The drunk is briefly surprised, then softly scoffs, grumbles,
climbs down off the bar stool and staggers out the front door. A
few minutes later, the same drunk stumbles in the SIDE door of
the bar. He wobbles up to the bar and hollers for a drink. The
bartender comes over and, still politely - but more firmly,
refuses service to the man due to his inebriation, and again
offers to call a cab. The drunk looks at the bartender for a
moment angrily, curses, and shows himself out the side door, all
the while grumbling and shaking his head.
A few minutes later, the same drunk bursts in through the BACK
door of the bar. He plops himself up on a bar stool, gathers his
wits and belligerently orders a drink. The bartender comes over
and emphatically reminds the man that he is clearly drunk, will
be served no drinks, and either a cab or the police will be
called immediately.
The surprised drunk looks at the bartender, and in hopeless
anguish, cries, "MAAAN! How many bars do you work at?
(18)-Deaths In The Family
A man in a bar sees a friend at a table, drinking by himself.
Approaching the friend, he comments, "You look terrible. What's
the problem?"
"My mother died in June," he said, "and left me $10,000."
"Man, that's tough," he replied.
"Then in July," the friend continued, "my father died, leaving me
$50,000."
"Wow. Two parents gone in two months. No wonder you're
depressed."
"And last month my aunt died, and left me $15,000."
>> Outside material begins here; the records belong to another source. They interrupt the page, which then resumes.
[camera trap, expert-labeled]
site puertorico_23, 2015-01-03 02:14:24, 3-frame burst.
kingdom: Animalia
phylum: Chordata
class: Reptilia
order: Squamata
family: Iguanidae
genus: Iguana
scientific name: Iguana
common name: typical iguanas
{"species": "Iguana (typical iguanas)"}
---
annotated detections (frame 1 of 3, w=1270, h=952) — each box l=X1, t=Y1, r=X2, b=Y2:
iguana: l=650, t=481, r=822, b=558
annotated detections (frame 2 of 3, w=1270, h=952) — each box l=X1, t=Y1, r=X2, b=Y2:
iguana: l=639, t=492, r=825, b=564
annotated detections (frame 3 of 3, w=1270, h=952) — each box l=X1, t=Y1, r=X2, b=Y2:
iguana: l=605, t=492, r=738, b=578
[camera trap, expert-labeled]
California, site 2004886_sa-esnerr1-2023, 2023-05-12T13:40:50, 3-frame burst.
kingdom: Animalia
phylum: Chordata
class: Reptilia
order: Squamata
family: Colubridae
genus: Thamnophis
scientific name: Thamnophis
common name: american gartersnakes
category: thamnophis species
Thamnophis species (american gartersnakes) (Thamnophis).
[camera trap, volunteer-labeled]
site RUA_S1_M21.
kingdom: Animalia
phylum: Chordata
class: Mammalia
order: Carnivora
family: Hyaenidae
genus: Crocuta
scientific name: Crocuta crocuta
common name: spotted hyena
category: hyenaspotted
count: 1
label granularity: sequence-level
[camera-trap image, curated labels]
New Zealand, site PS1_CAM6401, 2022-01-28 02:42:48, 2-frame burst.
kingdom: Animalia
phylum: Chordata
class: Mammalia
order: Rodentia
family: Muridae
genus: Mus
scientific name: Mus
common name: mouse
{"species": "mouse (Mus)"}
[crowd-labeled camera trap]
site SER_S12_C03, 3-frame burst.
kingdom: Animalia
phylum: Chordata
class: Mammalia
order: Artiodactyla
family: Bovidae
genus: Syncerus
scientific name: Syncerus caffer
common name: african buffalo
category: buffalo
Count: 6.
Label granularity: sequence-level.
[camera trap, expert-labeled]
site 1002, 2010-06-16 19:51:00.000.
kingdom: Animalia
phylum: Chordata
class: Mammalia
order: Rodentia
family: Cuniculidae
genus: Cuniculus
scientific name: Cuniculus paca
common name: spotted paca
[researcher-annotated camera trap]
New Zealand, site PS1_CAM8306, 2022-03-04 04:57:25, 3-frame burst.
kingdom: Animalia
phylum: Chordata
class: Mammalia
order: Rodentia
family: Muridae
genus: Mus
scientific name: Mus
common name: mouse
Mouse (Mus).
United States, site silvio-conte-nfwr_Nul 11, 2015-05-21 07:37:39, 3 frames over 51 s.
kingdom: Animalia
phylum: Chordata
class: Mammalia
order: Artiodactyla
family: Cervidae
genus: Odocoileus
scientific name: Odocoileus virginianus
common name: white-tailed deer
"Three close family members lost in three months? That's
horrible!"
"Then this month..." continued the friend, "Nothing. Not a
single dime!"
(19)-Did I Miss The Second Act?
A man took his wife to a Broadway show. During the first
intermission he had to take a leak in the meanest way, so he
hurried to find the bathrooms.
He searched in vain for the restrooms, but instead all he found
was a beautiful fountain with foliage. Nobody was watching, so
he decided to take a leak right there.
When he finally got back into the auditorium, the second act had
already begun. He searched in the dark until he found his wife.
"Did I miss much of the second act?" he asked.
"Miss it?" she said, "You were in it!"
(20)-Do You Have The Time?
A man had been driving all night and by morning was still far
from his destination. He decided to stop at the next city he
came to, and park somewhere quiet so he could get an hour or two
of sleep. As luck would have it, the quiet place he chose
happened to be on one of the city's major jogging routes. No
sooner had he settled back to snooze when there came a knocking
on his window. He looked out and saw a jogger running in place.
"Yes?"
"Excuse me, sir," the jogger said, "do you have the time?" The
man looked at the car clock and answered, "8:15." The jogger
said thanks and left. The man settled back again, and was just
dozing off when there was another knock on the window and another
jogger.
"Excuse me, sir, do you have the time?"
"8:25!"
The jogger said thanks and left. Now the man could see other
joggers passing by and he knew it was only a matter of time
before another one disturbed him. To avoid the problem, he got
out a pen and paper and put a sign in his window saying, "I do
not know the time!" Once again he settled back to sleep. He was
just dozing off when there was another knock on the window.
"Sir, sir? It's 8:45!"
(21)-Everybody, Somebody, Nobody & Anybody
Once upon a time, there were four people;
Their names were Everybody, Somebody, Nobody and Anybody.
Whenever there was an important job to be done, Everybody was
sure that Somebody would do it.
Anybody could have done it, but Nobody did it.
When Nobody did it, Everybody got angry because it was
Everybody's job.
Everybody thought that Somebody would do it, but Nobody realized
that Nobody would do it.
So consequently Everybody blamed Somebody when Nobody did what
Anybody could have done in the first place.